READING TEXT:
# # #

Interview: Sumit Dhingra, VP and GM, India and Southeast Asia, Crocs

By: |
July 02, 2021 6:42 AM

‘The whole world is moving towards casualisation’

As of now, about 50% of our business comes from the top eight cities in India, says DhingraAs of now, about 50% of our business comes from the top eight cities in India, says Dhingra

As the demand for casual footwear surged during the pandemic, Crocs registered a growth of 12.6% y-o-y globally, and clocked in a revenue of $1.4 bn in 2020. Sumit Dhingra speaks to Venkata Susmita Biswas about expanding the company’s retail footprint in India with a special focus on non-metros, and the role digital will play in driving sales.

Crocs earned its highest quarterly revenue of $460 million globally in Jan-March 2021 and saw record sales in 2020. Is the India story similar?

We have navigated the pandemic, which has lasted longer than we expected, very well. Last year was our best year ever. The whole world is moving towards ‘casualisation’, and that trend is here to stay. Pairing Crocs with an athleisure ensemble looks great. One of the reasons we are seeing great traction is that we entered the crisis in a position of strength. We target Gen Z and women explorer cohorts. We had initiatives in place to reach out to them using the digital medium.

# # #

AVAILABLE DATA:
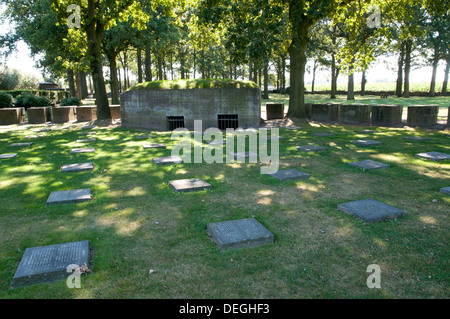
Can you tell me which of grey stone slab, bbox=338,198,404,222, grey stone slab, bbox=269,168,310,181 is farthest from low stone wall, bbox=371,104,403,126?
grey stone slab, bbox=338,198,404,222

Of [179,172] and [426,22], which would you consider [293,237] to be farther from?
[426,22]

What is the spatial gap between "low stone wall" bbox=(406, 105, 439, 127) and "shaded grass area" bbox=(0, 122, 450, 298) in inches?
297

# # #

YOUR TASKS:
[1] Please reproduce everything in the Crocs interview from "Crocs earned its" down to "the digital medium.", switching "pandemic" to "health crisis".
[2] Resume the Crocs interview after its last sentence and carry it forward.

ANSWERS BY ITEM NUMBER:
[1]
Crocs earned its highest quarterly revenue of $460 million globally in Jan-March 2021 and saw record sales in 2020. Is the India story similar?

We have navigated the health crisis, which has lasted longer than we expected, very well. Last year was our best year ever. The whole world is moving towards ‘casualisation’, and that trend is here to stay. Pairing Crocs with an athleisure ensemble looks great. One of the reasons we are seeing great traction is that we entered the crisis in a position of strength. We target Gen Z and women explorer cohorts. We had initiatives in place to reach out to them using the digital medium.

[2]
Our collaborations with various personalities and brands have worked well for us. Bringing Priyanka Chopra Jonas as our global brand ambassador has helped our business in India. We have had successful collaborations with Post Malone, Justin Bieber, KFC, etc. These partnerships have expanded the possibilities in which clogs could be imagined for consumers.

Our shoes are versatile and our products appeal to people of all age groups; this makes Crocs a democratic brand. Innovation drives our brand and we have been introducing several models like the LiteRide and Reviva that go beyond the classic clogs.

You launched a few new stores in early 2021. What kind of markets are you considering for further retail expansion?

We started the year with 150 stores; now, in mid-2021, we have 173 stores. This is up from 100 in 2018. We are very well poised to take this network to 220 this year. The bulk of the new stores will be in the non-metros. As of now, about 50% of our business comes from the top eight cities in India. Only one-third of our stores are in these eight cities.

Since the pandemic, we have observed that people have preferred to shop on high streets way more than malls. Therefore, we are looking at an expansion strategy where we look at tier II and III markets, where there are not too many malls, more favourably. Last year, we saw that demand in these markets was better than in the bigger cities.

Further, we are making offline stores more engaging for our consumers through Jibbitz. These are charms that can be added to Crocs to personalise them. Personalisation is a mega trend among Gen Z consumers. The Jibbitz bar piques people’s curiosity and helps increase footfall.

Early on in the pandemic, Crocs India held multiple live shopping events. Is this format here to stay?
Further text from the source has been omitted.